4. Experimental Results

All results are from the test set using speaker-independent evaluation.

4.1. Expert A (Audio Conformer) Performance

The pure audio model achieves strong baseline performance:

  • Binary Accuracy: ~68%
  • ROC-AUC: ~0.82
  • PR-AUC: ~0.76

4.2. Fusion Model Performance

The ensemble with gating mechanism provides improved predictions:

  • Automatic threshold optimization per class via F1-score grid search
  • Adaptive weighting between audio and retrieval evidence
  • Per-class results show consistent improvements on imbalanced classes

4.3. Visualization & Interpretability

The notebook includes t-SNE visualizations showing:

  • Raw Features vs. Learned Embeddings: Comparison of baseline Wav2Vec2 pooling vs. metric-learned space
  • Class Separation: Clear clustering of similar stuttering types in the learned embedding space
  • Multi-Label Interactions: Top 12 label co-occurrence combinations visualized by location in embedding space
  • Per-Class Decomposition: 5-subplot grid showing where each stuttering type concentrates in the embedding space

5. Repository Structure

.

[Excerpts of spatial question data]
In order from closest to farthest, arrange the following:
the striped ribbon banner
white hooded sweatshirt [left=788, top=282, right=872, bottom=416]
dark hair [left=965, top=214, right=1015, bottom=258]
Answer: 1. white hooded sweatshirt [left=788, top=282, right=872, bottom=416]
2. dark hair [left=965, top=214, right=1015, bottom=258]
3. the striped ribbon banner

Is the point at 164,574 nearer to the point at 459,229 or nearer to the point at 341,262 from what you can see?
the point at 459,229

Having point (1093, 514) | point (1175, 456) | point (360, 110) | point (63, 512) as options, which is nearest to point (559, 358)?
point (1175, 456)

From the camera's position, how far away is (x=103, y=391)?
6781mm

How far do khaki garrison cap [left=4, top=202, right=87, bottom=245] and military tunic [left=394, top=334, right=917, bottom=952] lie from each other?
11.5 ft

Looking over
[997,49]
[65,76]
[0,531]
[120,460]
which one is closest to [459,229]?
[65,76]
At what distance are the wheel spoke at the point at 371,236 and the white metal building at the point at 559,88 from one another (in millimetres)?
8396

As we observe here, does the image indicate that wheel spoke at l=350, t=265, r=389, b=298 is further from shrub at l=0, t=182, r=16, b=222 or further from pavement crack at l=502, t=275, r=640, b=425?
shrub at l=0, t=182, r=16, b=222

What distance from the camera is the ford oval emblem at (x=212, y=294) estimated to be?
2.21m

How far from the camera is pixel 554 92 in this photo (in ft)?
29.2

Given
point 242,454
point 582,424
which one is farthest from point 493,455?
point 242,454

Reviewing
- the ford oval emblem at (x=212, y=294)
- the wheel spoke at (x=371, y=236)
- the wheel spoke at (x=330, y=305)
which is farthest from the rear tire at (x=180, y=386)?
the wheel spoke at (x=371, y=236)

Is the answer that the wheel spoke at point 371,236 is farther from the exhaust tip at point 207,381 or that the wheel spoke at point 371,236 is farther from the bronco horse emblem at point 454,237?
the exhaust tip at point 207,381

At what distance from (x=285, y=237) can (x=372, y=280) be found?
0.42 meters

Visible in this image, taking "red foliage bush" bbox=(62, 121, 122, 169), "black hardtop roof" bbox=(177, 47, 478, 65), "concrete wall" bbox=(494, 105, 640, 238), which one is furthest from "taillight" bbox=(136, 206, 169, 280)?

GIVEN INSTRUCTION — Continue the write-up on stuttering-detection results from the point where it stops.

TASK RESPONSE —
├── README.md                           # This file
├── stut-vecs/
│   ├── stut-vec11.ipynb               # Main training & evaluation notebook (TPU-optimized)
│   ├── stut-vec7.ipynb                # Earlier retrieval-augmented experiments
│   └── [other exploratory notebooks]
├── Dataset/
│   ├── SEP-28k_episodes.csv
│   ├── SEP-28k_labels.csv
│   ├── KSoF_release/                  # Kassel State of Fluency auxiliary dataset
│   └── FluencyBank/
├── Notebooks/                         # Organized by feature/architecture
│   ├── mfcc/                          # MFCC-based baselines
│   ├── wav2vec/                       # Wav2Vec2 experiments
│   └── Oth/                           # Other exploration
└── [training outputs, weights, indices]

Main Implementation: All model training and evaluation code is contained in stut-vecs/stut-vec11.ipynb. This notebook:

  • Initializes TPU strategy for distributed training
  • Loads and preprocesses data
  • Trains the metric-learning embedder with MultiLabelSupConLoss
  • Builds FAISS index for k-NN retrieval
  • Trains Expert A (Audio Conformer)
  • Trains Expert B (Neural Retrieval)
  • Trains fusion model with learnable gating
  • Evaluates all components and generates visualizations

6. Usage

Requirements

  • tensorflow ≥ 2.18.0 (with TPU support for distributed training)
  • tensorflow-tpu ≥ 2.18.0 (if using TPU)
  • faiss-cpu or faiss-gpu (for approximate nearest-neighbor search)
  • transformers ≥ 4.0.0 (for Wav2Vec2 model access)
  • numpy, scipy
  • pandas, scikit-learn (for metrics and data manipulation)
  • matplotlib, seaborn (for visualization)
  • audiomentations (for data augmentation)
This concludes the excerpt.